Preaching the new math of the Kingdom of God

But our calling, working preacher, is to preach the new math of the kingdom of God. The math of resurrection, new life, grace, and a forgiveness so breathtakingly vast that it cannot be comprehended. Trying to understand the new math of the kingdom of God is like desert-dweller who stands on the beach and sees the ocean for the first time—it is so vast that it seems incomprehensible.

This week’s parable—the parable of the vineyard workers who are hired at different hours of the day—is a parable about the new math of the kingdom of God! A math in which the owner pays out a daily wage that seems totally unjust to some workers (those who worked all day) and totally unearned (those who worked just an hour) to others.

It seems to me that one lesson that Jesus consistently communicates with all of his “new-math parables” is that the cause-and-effect math of the kingdom of this world has absolutely nothing to do with the kingdom of God. If we try to use worldly causation to reason and draw conclusions about who God is and how God works, we are doomed to fail. As the theologian Ken Sundet Jones has written, this kingdom-of-the-world way of thinking creates a kind of preacher who tries to make the grace of God’s kingdom conform to the physics and math of the world:

[Such preachers] are inveterate believers in Newtonian physics: all of creation is a realm of causation.
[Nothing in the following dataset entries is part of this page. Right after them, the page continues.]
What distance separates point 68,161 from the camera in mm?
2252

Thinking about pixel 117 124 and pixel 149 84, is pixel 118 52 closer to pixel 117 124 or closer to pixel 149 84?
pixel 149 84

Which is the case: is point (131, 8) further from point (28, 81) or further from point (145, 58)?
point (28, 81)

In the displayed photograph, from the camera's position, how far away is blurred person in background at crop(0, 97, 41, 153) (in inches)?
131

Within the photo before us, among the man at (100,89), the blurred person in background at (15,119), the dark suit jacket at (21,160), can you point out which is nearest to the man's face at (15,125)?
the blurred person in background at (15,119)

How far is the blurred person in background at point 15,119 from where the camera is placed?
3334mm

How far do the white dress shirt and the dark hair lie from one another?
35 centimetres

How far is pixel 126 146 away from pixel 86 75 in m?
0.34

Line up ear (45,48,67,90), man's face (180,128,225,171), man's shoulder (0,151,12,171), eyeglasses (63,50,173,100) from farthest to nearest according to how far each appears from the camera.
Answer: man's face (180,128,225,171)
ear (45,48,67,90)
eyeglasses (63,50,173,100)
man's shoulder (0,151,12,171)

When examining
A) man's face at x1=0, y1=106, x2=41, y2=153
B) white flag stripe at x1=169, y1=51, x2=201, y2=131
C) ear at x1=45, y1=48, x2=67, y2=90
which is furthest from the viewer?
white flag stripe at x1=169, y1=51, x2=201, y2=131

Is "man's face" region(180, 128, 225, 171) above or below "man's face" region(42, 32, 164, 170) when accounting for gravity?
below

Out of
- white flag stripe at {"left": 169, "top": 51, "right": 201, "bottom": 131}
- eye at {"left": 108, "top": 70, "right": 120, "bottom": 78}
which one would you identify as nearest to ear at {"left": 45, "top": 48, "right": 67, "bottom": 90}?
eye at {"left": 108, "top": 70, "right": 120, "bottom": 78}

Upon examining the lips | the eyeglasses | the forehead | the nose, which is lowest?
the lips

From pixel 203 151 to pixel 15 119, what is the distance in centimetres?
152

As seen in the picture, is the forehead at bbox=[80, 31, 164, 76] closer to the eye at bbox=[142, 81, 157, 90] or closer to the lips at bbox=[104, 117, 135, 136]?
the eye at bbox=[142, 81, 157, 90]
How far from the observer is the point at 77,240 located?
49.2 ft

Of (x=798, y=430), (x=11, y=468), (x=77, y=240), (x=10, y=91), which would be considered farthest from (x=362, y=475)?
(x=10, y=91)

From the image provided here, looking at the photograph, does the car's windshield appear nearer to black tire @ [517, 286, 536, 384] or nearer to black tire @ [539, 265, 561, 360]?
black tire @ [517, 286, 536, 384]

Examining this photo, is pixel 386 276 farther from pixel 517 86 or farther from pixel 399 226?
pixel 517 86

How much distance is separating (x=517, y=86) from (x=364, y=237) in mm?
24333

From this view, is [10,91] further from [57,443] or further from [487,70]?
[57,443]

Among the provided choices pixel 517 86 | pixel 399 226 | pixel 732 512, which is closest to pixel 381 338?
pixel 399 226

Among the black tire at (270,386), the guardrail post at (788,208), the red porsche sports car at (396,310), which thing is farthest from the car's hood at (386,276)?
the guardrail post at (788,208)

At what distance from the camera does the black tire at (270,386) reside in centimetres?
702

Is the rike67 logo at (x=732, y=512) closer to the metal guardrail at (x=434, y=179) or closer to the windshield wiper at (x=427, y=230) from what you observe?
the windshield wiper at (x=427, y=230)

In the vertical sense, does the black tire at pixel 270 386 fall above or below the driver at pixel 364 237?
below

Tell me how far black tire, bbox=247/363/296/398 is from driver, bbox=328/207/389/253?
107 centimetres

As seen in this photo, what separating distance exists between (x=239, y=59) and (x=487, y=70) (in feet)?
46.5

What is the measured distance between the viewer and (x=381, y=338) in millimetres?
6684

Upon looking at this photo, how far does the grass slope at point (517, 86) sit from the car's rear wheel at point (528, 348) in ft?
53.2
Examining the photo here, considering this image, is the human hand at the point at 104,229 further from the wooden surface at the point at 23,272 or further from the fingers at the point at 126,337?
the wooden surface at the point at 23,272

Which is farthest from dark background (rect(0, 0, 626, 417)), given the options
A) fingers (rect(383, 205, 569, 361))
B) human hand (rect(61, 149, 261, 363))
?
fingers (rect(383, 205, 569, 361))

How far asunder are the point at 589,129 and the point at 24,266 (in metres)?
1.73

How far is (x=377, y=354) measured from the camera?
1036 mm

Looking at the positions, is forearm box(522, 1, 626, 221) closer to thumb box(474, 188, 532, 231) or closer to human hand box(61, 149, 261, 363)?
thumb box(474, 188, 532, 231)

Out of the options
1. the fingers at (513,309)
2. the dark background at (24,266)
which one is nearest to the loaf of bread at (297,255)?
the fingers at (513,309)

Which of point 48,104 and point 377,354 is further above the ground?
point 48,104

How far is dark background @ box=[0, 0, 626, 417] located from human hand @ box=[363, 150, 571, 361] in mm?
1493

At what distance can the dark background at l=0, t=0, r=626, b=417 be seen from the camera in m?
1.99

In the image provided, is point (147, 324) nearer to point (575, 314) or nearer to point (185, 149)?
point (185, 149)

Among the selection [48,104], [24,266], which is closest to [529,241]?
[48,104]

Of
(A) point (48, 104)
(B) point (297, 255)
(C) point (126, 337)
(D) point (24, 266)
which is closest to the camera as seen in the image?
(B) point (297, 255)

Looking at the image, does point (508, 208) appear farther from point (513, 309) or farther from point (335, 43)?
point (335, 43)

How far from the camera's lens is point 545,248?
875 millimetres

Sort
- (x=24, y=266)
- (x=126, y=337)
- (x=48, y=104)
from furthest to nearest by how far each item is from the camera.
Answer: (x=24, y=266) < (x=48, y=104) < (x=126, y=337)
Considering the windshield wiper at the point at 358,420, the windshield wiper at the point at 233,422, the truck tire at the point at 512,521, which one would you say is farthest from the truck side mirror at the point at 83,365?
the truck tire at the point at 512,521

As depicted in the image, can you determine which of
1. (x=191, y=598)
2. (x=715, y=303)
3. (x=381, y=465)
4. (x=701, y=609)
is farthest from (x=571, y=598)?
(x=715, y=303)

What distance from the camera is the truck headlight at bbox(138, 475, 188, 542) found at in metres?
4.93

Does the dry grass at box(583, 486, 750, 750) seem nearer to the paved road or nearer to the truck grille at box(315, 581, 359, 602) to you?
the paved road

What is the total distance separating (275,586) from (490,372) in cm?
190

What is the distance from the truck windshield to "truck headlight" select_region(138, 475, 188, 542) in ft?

If the present has been caused by the past, then the future is also subject to our present actions. Using the tools at hand, we can exert our efforts to achieve a desired future. When it comes to salvation, the seemingly logical tool to pull out of the box on our workbench is the law.1

But the new math of God’s kingdom defies earthly logic. It defies the law and causation. It is a new math—kind of like the math of imaginary or unreal math in which √-1 = i. It teaches us that God does not keep score, God’s forgiveness and grace will not conform to any formula, and new life and resurrection actually do come from death and the grave.

The old math of the kingdom of this world will not change as long as this world persists. But there is an alternate reality that is being born all around us. It is the new math of the kingdom of God as exhibited in Jesus’ parable.

Thank you, dear Working Preacher, for preaching the unreal, irrational new math of the kingdom of God.